## TASK TO CARRY OUT
Read the records and write them out again exactly.

## SUPPLIED MATERIAL
------------------------------
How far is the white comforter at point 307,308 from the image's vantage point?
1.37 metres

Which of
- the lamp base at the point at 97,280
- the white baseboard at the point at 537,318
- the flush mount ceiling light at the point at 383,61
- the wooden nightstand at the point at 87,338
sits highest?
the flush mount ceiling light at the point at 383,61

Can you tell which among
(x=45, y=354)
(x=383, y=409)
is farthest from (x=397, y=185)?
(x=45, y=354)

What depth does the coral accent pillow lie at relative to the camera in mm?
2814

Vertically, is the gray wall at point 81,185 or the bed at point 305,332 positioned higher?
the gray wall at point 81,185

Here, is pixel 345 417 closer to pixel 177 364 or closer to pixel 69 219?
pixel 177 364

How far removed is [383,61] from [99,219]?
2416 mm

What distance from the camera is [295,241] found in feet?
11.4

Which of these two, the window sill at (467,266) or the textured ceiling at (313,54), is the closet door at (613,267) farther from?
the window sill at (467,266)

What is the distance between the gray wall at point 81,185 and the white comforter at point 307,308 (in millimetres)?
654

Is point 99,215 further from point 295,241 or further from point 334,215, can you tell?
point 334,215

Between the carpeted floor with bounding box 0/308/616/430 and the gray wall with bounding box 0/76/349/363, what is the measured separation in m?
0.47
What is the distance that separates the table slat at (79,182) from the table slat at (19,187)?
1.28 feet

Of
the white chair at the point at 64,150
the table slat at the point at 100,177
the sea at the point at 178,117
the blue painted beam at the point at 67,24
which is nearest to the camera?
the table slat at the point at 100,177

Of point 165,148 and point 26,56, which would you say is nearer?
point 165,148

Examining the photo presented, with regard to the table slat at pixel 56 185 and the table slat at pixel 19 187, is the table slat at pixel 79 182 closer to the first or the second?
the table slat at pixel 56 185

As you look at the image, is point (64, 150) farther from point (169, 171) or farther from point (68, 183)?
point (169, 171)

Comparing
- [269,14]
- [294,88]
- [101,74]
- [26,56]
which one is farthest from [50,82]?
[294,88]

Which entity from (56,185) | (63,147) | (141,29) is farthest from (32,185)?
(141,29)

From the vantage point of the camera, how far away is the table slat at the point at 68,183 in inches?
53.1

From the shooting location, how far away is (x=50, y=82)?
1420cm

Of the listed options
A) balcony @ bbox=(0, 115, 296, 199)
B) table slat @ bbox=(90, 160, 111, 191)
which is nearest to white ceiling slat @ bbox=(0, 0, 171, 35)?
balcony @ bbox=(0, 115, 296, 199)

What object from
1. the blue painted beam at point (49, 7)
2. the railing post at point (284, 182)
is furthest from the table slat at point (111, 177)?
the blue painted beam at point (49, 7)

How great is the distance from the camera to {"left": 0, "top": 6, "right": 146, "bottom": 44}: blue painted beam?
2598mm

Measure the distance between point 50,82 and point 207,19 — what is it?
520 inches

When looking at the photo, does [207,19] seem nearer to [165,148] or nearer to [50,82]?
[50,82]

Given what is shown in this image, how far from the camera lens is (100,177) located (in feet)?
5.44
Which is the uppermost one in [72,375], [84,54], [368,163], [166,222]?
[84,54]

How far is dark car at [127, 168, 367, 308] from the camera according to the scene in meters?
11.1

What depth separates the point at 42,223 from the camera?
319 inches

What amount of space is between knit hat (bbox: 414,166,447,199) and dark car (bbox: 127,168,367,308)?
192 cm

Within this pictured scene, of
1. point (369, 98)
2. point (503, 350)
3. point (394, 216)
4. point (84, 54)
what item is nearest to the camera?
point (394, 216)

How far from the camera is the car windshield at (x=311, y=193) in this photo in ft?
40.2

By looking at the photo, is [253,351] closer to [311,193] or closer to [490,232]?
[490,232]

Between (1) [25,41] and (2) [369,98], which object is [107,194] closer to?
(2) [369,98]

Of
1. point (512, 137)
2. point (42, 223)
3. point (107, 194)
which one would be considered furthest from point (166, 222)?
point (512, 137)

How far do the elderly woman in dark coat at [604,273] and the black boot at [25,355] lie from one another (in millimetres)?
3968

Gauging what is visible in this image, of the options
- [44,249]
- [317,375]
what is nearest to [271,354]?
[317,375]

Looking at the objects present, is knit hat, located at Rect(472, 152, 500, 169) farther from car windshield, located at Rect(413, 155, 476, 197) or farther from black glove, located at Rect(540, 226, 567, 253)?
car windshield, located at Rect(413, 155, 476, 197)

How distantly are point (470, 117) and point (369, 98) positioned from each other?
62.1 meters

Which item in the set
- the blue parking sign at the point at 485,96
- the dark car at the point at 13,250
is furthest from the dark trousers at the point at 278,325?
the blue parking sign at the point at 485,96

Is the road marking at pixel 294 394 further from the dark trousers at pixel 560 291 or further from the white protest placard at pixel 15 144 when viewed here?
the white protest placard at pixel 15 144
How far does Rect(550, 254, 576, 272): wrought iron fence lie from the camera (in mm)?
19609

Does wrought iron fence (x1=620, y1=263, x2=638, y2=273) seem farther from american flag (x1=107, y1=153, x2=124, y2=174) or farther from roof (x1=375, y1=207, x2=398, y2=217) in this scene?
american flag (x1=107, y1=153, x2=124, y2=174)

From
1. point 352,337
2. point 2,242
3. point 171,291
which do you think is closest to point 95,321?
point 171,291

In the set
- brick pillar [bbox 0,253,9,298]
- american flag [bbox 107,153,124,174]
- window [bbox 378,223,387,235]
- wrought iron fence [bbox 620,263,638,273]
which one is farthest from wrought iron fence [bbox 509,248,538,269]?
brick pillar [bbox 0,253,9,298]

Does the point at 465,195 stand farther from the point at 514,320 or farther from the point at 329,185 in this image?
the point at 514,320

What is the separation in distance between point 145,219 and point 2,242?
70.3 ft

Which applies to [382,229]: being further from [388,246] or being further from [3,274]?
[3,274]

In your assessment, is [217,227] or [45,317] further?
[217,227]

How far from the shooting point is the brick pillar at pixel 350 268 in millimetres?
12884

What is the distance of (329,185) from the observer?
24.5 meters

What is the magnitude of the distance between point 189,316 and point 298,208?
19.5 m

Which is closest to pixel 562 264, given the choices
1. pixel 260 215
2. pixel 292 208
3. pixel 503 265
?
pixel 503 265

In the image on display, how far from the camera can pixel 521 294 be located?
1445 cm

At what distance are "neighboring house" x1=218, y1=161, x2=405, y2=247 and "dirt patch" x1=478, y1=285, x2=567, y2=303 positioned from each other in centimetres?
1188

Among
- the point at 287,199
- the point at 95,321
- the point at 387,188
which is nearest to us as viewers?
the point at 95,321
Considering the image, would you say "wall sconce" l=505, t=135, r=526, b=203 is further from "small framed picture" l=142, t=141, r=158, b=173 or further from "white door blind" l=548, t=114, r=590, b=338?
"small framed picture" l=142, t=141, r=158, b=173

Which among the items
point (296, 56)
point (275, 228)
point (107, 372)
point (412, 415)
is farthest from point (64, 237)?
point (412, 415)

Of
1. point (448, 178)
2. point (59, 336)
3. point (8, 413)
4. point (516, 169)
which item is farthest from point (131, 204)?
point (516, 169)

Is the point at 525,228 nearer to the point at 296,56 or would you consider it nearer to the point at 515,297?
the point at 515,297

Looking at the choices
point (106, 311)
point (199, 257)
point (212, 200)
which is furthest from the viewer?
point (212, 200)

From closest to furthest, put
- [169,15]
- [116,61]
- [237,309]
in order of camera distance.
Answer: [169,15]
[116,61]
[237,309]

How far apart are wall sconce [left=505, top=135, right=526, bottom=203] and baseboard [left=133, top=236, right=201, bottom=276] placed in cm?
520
------------------------------
## WORKED SOLUTION
How far is the white comforter at point 307,308 from the image's vantage point?
1.37 metres

Which of
- the lamp base at the point at 97,280
- the white baseboard at the point at 537,318
- the flush mount ceiling light at the point at 383,61
- the wooden nightstand at the point at 87,338
sits highest?
the flush mount ceiling light at the point at 383,61

Can you tell which among
(x=45, y=354)
(x=383, y=409)
is farthest from (x=397, y=185)?
(x=45, y=354)

What depth does the coral accent pillow lie at relative to the camera in mm?
2814

Vertically, is the gray wall at point 81,185 or the bed at point 305,332 positioned higher?
the gray wall at point 81,185

Here, is pixel 345 417 closer to pixel 177 364 or closer to pixel 69 219?
pixel 177 364

How far removed is [383,61] from [99,219]?
2416 mm

What distance from the camera is [295,241] found in feet?
11.4

Which of these two, the window sill at (467,266) or the textured ceiling at (313,54), is the closet door at (613,267) farther from?
the window sill at (467,266)

What is the distance between the gray wall at point 81,185 and the white comforter at point 307,308 (in millimetres)?
654

Is point 99,215 further from point 295,241 or further from point 334,215, can you tell?
point 334,215

Between the carpeted floor with bounding box 0/308/616/430 and the gray wall with bounding box 0/76/349/363, what is the measured separation in m?
0.47
What is the distance that separates the table slat at (79,182) from the table slat at (19,187)?
1.28 feet

Of
the white chair at the point at 64,150
the table slat at the point at 100,177
the sea at the point at 178,117
the blue painted beam at the point at 67,24
which is nearest to the camera?
the table slat at the point at 100,177

Of point 165,148 and point 26,56, which would you say is nearer?
point 165,148

Examining the photo presented, with regard to the table slat at pixel 56 185 and the table slat at pixel 19 187, is the table slat at pixel 79 182 closer to the first or the second?
the table slat at pixel 56 185

As you look at the image, is point (64, 150) farther from point (169, 171) or farther from point (68, 183)?
point (169, 171)

Comparing
- [269,14]
- [294,88]
- [101,74]
- [26,56]
which one is farthest from [50,82]?
[294,88]

Which entity from (56,185) | (63,147) | (141,29) is farthest from (32,185)?
(141,29)

From the vantage point of the camera, how far away is the table slat at the point at 68,183 in inches?
53.1

From the shooting location, how far away is (x=50, y=82)?
1420cm

Of the listed options
A) balcony @ bbox=(0, 115, 296, 199)
B) table slat @ bbox=(90, 160, 111, 191)
which is nearest to white ceiling slat @ bbox=(0, 0, 171, 35)?
balcony @ bbox=(0, 115, 296, 199)

What object from
1. the blue painted beam at point (49, 7)
2. the railing post at point (284, 182)
is furthest from the table slat at point (111, 177)?
the blue painted beam at point (49, 7)

How great is the distance from the camera to {"left": 0, "top": 6, "right": 146, "bottom": 44}: blue painted beam?
2598mm

Measure the distance between point 50,82 and point 207,19 — what is it?
520 inches

When looking at the photo, does [207,19] seem nearer to [165,148] or nearer to [50,82]?
[50,82]

Given what is shown in this image, how far from the camera lens is (100,177) located (in feet)?
5.44
Which is the uppermost one in [72,375], [84,54], [368,163], [166,222]?
[84,54]

How far is dark car at [127, 168, 367, 308] from the camera according to the scene in meters?
11.1

What depth separates the point at 42,223 from the camera?
319 inches

What amount of space is between knit hat (bbox: 414,166,447,199) and dark car (bbox: 127,168,367,308)?
192 cm

Within this pictured scene, of
1. point (369, 98)
2. point (503, 350)
3. point (394, 216)
4. point (84, 54)
what item is nearest to the camera?
point (394, 216)

How far from the camera is the car windshield at (x=311, y=193) in this photo in ft?
40.2

By looking at the photo, is [253,351] closer to [311,193] or closer to [490,232]?
[490,232]

Between (1) [25,41] and (2) [369,98], which object is [107,194] closer to?
(2) [369,98]

Of
1. point (512, 137)
2. point (42, 223)
3. point (107, 194)
which one would be considered furthest from point (166, 222)?
point (512, 137)

How far do the elderly woman in dark coat at [604,273] and the black boot at [25,355] lie from one another (in millimetres)?
3968

Gauging what is visible in this image, of the options
- [44,249]
- [317,375]
what is nearest to [271,354]?
[317,375]

Looking at the objects present, is knit hat, located at Rect(472, 152, 500, 169) farther from car windshield, located at Rect(413, 155, 476, 197) or farther from black glove, located at Rect(540, 226, 567, 253)?
car windshield, located at Rect(413, 155, 476, 197)

How distantly are point (470, 117) and point (369, 98) positioned from each other?
62.1 meters

Which item in the set
- the blue parking sign at the point at 485,96
- the dark car at the point at 13,250
is furthest from the dark trousers at the point at 278,325?
the blue parking sign at the point at 485,96

Is the road marking at pixel 294 394 further from the dark trousers at pixel 560 291 or further from the white protest placard at pixel 15 144 when viewed here?
the white protest placard at pixel 15 144
How far does Rect(550, 254, 576, 272): wrought iron fence lie from the camera (in mm)?
19609

Does wrought iron fence (x1=620, y1=263, x2=638, y2=273) seem farther from american flag (x1=107, y1=153, x2=124, y2=174) or farther from roof (x1=375, y1=207, x2=398, y2=217) in this scene?
american flag (x1=107, y1=153, x2=124, y2=174)

From
1. point 352,337
2. point 2,242
3. point 171,291
which do you think is closest to point 95,321?
point 171,291

In the set
- brick pillar [bbox 0,253,9,298]
- american flag [bbox 107,153,124,174]
- window [bbox 378,223,387,235]
- wrought iron fence [bbox 620,263,638,273]
which one is farthest from wrought iron fence [bbox 509,248,538,269]?
brick pillar [bbox 0,253,9,298]

Does the point at 465,195 stand farther from the point at 514,320 or farther from the point at 329,185 in this image?
the point at 514,320

What is the separation in distance between point 145,219 and point 2,242?
70.3 ft

Which applies to [382,229]: being further from [388,246] or being further from [3,274]?
[3,274]

In your assessment, is [217,227] or [45,317] further?
[217,227]

How far from the shooting point is the brick pillar at pixel 350 268 in millimetres?
12884

What is the distance of (329,185) from the observer?
24.5 meters

What is the magnitude of the distance between point 189,316 and point 298,208?
19.5 m

Which is closest to pixel 562 264, given the choices
1. pixel 260 215
2. pixel 292 208
3. pixel 503 265
?
pixel 503 265

In the image on display, how far from the camera can pixel 521 294 be located?
1445 cm

At what distance are "neighboring house" x1=218, y1=161, x2=405, y2=247 and "dirt patch" x1=478, y1=285, x2=567, y2=303 positioned from each other in centimetres?
1188

Among
- the point at 287,199
- the point at 95,321
- the point at 387,188
which is nearest to us as viewers?
the point at 95,321
Considering the image, would you say "wall sconce" l=505, t=135, r=526, b=203 is further from "small framed picture" l=142, t=141, r=158, b=173 or further from "white door blind" l=548, t=114, r=590, b=338?
"small framed picture" l=142, t=141, r=158, b=173

Which among the items
point (296, 56)
point (275, 228)
point (107, 372)
point (412, 415)
is farthest from point (64, 237)?
point (412, 415)

Of
1. point (448, 178)
2. point (59, 336)
3. point (8, 413)
4. point (516, 169)
which item is farthest from point (131, 204)?
point (516, 169)

Is the point at 525,228 nearer to the point at 296,56 or would you consider it nearer to the point at 515,297?
the point at 515,297

Looking at the choices
point (106, 311)
point (199, 257)
point (212, 200)
which is furthest from the viewer?
point (212, 200)

From closest to furthest, put
- [169,15]
- [116,61]
- [237,309]
in order of camera distance.
Answer: [169,15]
[116,61]
[237,309]

How far apart are wall sconce [left=505, top=135, right=526, bottom=203] and baseboard [left=133, top=236, right=201, bottom=276] placed in cm?
520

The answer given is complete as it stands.